虚血性心疾患は主として動脈硬化症の進行の結果、発症します。動脈硬化症の危険因子は以下のようになっています。

加齢
高血圧
糖尿病
喫煙
脂質異常症(高LDLコレステロール血症、低HDLコレステロール血症)
冠動脈疾患の家族歴

虚血性心疾患の治療成績を考える上でこれらの危険因子をどうコントロールしていくかは重要なことです。

当科における冠動脈バイパス術の歴史的経緯と現在の状況

東北大学心臓血管外科では、1972年に第1例のCABGが行われており、内胸動脈を心筋に埋め込んで縫うVineberg手術が併用された古典的手術でした。80年代には冠動脈バイパス手術の手術症例数が次第に増加し、1997年からはOPCAB(off-pump coronary artery bypass, オプキャブ, 人工心肺を使用しないで、心臓を拍動させたまま冠動脈バイパス術を行う方法)も導入され、低心機能の方、脳血管障害や腎機能障害など他臓器障害を合併された方を中心に次第に手術症例数も増加していきました。

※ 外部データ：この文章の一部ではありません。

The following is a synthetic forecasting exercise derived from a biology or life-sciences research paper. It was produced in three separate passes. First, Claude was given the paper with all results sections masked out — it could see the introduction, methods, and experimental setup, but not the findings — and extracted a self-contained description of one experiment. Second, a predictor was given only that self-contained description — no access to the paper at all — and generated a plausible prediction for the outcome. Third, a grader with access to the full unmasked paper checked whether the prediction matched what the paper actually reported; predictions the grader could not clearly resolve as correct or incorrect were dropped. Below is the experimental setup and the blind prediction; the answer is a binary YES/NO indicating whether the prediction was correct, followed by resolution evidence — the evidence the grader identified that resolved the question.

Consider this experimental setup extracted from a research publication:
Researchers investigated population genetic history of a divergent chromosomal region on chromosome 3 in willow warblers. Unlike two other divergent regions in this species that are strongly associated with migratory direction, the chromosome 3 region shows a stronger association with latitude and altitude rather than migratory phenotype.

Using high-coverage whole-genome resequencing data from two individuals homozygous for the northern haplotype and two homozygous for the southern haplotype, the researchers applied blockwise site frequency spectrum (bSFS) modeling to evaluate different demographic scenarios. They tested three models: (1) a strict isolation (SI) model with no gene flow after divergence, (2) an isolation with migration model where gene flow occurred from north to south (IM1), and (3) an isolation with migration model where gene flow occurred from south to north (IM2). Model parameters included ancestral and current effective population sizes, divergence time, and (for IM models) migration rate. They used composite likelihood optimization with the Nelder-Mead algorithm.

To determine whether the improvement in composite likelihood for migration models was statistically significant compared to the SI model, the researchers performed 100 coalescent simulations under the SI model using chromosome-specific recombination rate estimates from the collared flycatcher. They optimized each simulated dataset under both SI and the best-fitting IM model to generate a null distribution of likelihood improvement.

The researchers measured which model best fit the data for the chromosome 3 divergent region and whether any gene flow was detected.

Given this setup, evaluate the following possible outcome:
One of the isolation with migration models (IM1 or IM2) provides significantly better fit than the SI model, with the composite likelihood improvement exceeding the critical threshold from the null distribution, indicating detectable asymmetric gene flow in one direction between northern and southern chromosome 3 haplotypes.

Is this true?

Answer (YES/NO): YES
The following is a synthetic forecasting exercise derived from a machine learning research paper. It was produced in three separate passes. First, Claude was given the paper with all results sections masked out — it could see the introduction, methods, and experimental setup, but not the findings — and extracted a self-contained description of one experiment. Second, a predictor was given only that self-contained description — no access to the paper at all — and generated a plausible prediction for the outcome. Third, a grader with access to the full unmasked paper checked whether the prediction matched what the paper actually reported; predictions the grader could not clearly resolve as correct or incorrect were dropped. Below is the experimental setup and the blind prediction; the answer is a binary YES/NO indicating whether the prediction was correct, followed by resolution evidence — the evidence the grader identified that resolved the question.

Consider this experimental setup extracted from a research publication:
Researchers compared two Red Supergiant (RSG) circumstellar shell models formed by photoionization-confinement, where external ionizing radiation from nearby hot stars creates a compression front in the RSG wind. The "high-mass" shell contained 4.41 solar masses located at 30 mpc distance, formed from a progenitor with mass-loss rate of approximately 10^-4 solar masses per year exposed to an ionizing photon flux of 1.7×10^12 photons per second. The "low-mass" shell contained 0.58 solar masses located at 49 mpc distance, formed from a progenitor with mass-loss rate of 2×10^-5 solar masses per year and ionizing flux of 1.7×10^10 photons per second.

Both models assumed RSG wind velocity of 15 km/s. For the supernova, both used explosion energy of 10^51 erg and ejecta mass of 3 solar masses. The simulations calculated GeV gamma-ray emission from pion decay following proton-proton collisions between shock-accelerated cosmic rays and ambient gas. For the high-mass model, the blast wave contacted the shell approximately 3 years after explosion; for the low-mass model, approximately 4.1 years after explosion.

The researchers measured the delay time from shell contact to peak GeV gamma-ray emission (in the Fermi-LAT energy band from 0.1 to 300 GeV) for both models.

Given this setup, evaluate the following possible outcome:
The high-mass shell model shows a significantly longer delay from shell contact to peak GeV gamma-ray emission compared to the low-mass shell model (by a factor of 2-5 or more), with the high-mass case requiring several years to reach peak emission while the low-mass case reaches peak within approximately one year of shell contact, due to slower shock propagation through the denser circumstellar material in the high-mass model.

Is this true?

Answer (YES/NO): NO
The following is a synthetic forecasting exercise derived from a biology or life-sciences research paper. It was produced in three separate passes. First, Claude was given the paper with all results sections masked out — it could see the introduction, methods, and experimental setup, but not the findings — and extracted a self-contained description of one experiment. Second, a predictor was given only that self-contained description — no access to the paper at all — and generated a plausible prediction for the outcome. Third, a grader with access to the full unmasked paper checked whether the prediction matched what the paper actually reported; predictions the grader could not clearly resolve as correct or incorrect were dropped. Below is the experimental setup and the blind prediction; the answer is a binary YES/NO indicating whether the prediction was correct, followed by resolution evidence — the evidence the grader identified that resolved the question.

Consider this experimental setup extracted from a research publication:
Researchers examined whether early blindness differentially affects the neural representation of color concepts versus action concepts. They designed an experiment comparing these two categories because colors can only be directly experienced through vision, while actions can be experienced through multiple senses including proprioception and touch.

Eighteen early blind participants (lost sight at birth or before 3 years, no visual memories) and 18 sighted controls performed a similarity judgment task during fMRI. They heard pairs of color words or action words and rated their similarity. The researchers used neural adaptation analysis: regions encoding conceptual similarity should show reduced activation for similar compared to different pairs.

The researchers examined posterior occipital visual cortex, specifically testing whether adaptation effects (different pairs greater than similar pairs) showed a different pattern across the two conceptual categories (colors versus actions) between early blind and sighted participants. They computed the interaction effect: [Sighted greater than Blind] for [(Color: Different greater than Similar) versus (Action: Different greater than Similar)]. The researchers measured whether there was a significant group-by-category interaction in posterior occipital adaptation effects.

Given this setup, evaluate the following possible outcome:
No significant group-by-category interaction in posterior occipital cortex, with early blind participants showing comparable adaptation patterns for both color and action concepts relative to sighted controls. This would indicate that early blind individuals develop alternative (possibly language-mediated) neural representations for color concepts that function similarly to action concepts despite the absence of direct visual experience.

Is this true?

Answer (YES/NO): NO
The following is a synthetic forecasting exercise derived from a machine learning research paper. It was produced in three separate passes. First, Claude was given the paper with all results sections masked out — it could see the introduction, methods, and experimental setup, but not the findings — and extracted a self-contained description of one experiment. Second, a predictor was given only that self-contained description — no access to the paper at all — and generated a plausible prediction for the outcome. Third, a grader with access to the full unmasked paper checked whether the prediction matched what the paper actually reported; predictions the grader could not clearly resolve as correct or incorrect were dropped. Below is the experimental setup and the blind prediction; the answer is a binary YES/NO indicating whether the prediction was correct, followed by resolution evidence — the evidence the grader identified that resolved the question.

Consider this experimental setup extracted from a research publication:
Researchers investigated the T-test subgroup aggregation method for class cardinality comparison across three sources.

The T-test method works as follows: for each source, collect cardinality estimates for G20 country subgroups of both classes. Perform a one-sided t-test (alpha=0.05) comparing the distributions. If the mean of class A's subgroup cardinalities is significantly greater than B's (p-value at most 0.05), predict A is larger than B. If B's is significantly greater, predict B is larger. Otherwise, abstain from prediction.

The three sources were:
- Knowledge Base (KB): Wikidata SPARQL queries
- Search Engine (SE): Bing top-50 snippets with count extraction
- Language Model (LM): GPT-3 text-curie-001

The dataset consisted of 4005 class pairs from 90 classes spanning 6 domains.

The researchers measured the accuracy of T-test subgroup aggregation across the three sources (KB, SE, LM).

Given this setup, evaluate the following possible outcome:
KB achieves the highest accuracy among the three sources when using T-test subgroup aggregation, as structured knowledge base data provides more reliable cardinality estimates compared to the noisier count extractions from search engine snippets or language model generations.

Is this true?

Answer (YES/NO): NO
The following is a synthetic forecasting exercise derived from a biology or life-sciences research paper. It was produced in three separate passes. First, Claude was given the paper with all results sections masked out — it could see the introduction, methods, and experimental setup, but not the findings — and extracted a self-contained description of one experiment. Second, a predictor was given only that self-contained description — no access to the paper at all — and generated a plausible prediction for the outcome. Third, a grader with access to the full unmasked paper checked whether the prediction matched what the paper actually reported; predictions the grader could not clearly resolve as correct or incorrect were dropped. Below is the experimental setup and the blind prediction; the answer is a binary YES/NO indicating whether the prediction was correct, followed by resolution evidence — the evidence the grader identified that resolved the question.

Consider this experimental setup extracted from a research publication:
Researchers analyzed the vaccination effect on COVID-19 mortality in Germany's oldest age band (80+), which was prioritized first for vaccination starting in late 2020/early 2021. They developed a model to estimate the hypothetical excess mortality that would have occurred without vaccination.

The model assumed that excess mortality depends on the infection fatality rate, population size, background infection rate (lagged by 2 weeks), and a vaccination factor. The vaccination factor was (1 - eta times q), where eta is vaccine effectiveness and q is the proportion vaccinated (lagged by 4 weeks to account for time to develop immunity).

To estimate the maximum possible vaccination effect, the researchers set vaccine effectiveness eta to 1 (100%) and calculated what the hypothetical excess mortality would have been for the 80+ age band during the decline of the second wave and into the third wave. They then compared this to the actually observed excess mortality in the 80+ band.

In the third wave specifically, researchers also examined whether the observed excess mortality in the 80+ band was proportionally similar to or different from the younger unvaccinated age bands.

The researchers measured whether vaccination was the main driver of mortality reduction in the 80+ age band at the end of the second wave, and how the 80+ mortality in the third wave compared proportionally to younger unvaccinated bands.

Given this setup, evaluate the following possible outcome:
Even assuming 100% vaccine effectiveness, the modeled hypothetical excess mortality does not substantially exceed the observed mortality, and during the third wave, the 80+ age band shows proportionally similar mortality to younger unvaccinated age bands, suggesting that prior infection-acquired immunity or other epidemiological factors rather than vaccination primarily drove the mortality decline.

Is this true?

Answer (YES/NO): NO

現在では、PCIの発展もあり、冠動脈バイパス術を行う方の患者背景はより厳しいものとなっていますが、単独CABGの直近5年間の入院死亡率は1.0%と良好な成績を維持しています。これからもさらなる成績向上に努めたいと考えています。個々の患者さんの重症度に応じて、きめの細かい対応を心がけ、入院死亡率ゼロと遠隔成績の向上を目指しています。